The week following my mom’s memorial. I needed time to regroup emotionally, so I took some time off and dove into my garden. I figured out a new theme for a problem area that had long “stumped” me. At the base of an old pine tree, nothing would grow and it always looked shabby and unkempt. Furthermore I could barely plant anything because the roots of these native Florida sand pines are very sensitive and you can kill the whole tree with an ill-placed shovel cut.
A few years before I tried an iris that is native to Florida and they seemed to be the first plant doing well there, so I found a few more varieties and some native lilies and planned to put them around the sand pine. I was always nervous to mess with this area. In addition, it was the hardest place to dig with so many huge old roots.
Slowing Down and Entering the Silence
But this time was totally different. I was taking my time; not rushing. Exhausted from all the funeral arrangements, I took a break from returning the hundreds of well-wishing phone calls and spent hours a day outside in silence. This helped me be present with my mom’s spirit a lot as she shared her ecstatic release from a body that “was no longer fun anymore”. And the miracles in nature unfolded.
Now I always thought of myself as pretty connected to all of life, as I teach this ability to heal and communicate not only with the animal kingdom, but plants, trees and minerals as well. However, this was a whole new level. I approached the pine bed, and began to lay out the new plants where I thought they would go.
Once again sharing my lovely vision, I then waited patiently to proceed.
I felt an opening, and like the parting of the red sea; the innumerable tree roots and hard ground was giving way like soft butter to the intrusion of my shovel and spade. Now I could totally hear and feel exactly where the flowers were meant to be, and sometimes my shovel would be adjusted a millimeter one way or another, making all the difference between getting the plants in easily versus not at all.
Collaboration Trumps Domination
This is a plot I have worked on for five years now, and it was always a nightmare to get even an inch or two down without hitting roots. Unyielding would be an accurate description. Perhaps you know someone like this too? Yet this time, my shovel glided to exactly the sweet spot, but often not where I originally planned.

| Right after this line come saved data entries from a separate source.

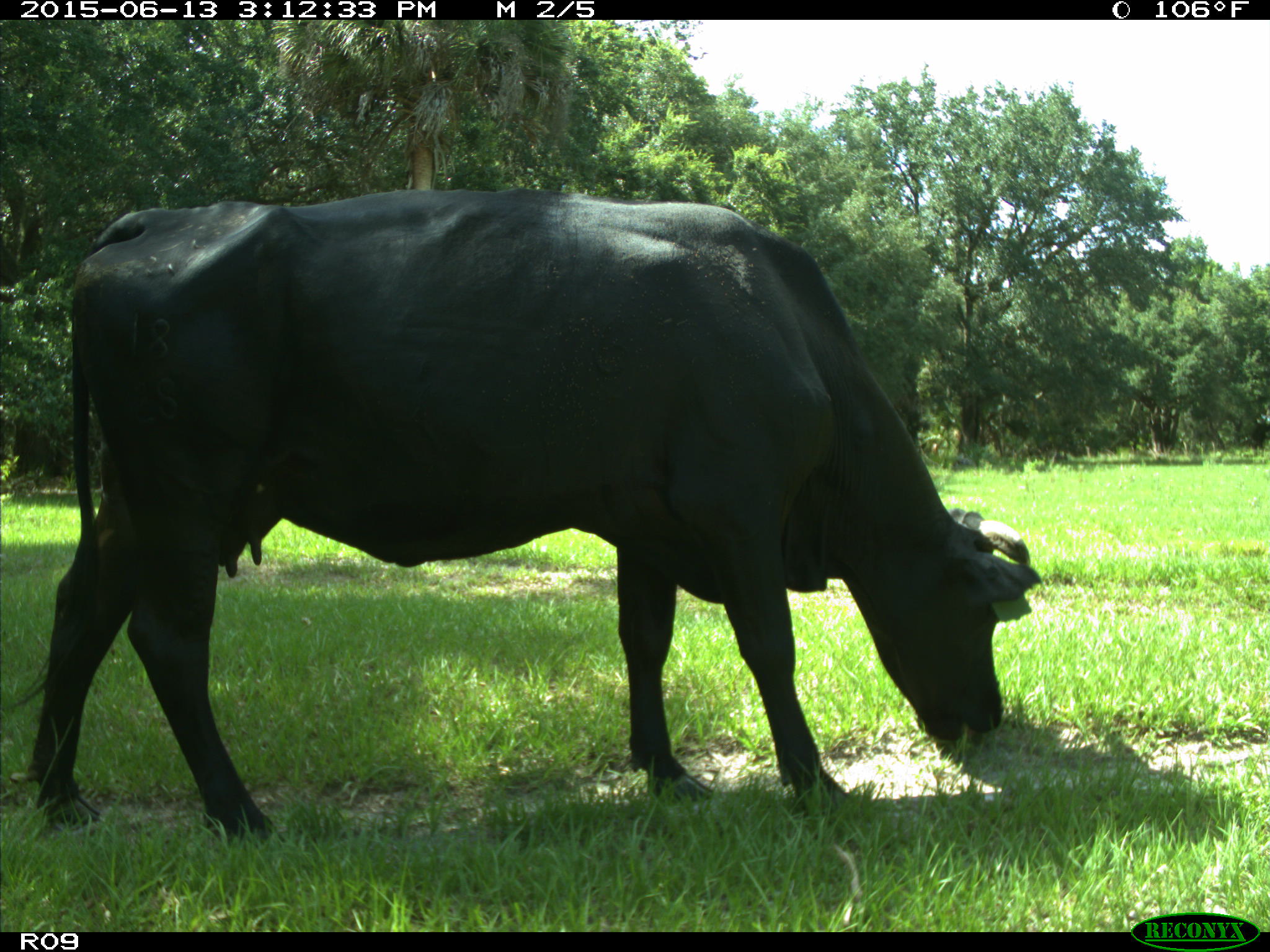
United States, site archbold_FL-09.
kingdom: Animalia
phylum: Chordata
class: Mammalia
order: Artiodactyla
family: Bovidae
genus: Bos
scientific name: Bos taurus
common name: domestic cow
Bos taurus (domestic cow).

As I listened deeply, the shovel felt guided, often weaving its way among myriad thick existing roots without harming any. Navigating seamlessly around the tangled webs I was able to tuck each plant in with great ease. I could feel the pine tree was not just allowing me to plant, but totally happy about it and assisting me.
At one point I actually received the strong emotion that the pine tree was thrilled with all the added attention and the extra hand watering I was giving it, as it felt like it was fully cooperating with my planting.
I contemplated how many times I formulated my own ideas about the best way to do something, and then tried to “push” my agenda or point of view onto someone or something, assuming that was the only way to be heard, or the best way to succeed and accomplish my goals. The sand pine was showing me a better way.
I dared to dream how different our whole existence would be if we slowed down a bit, and shifted our energies to listening, appreciation and cooperation. In lieu of pushing forward with our goals, instead we created a vision, relished in the beauty of the possibilities, felt appreciation for diverse points of view and alternate ways to accomplish things.
How rarified a world we could create if we acknowledged the underlying intelligence of all life, and courteously expressed our intention for inclusion and consideration of all life in our plans.
From this awareness, we would offer suggestions and paint pictures of possibilities, while appreciating opposing views or new ideas entirely. Releasing our attachments to the “how”, we would willing to adjust and stay flexible, enjoying the journey. And all of life would Celebrate, Collaborate and perhaps chide us with a friendly “what took you so long??”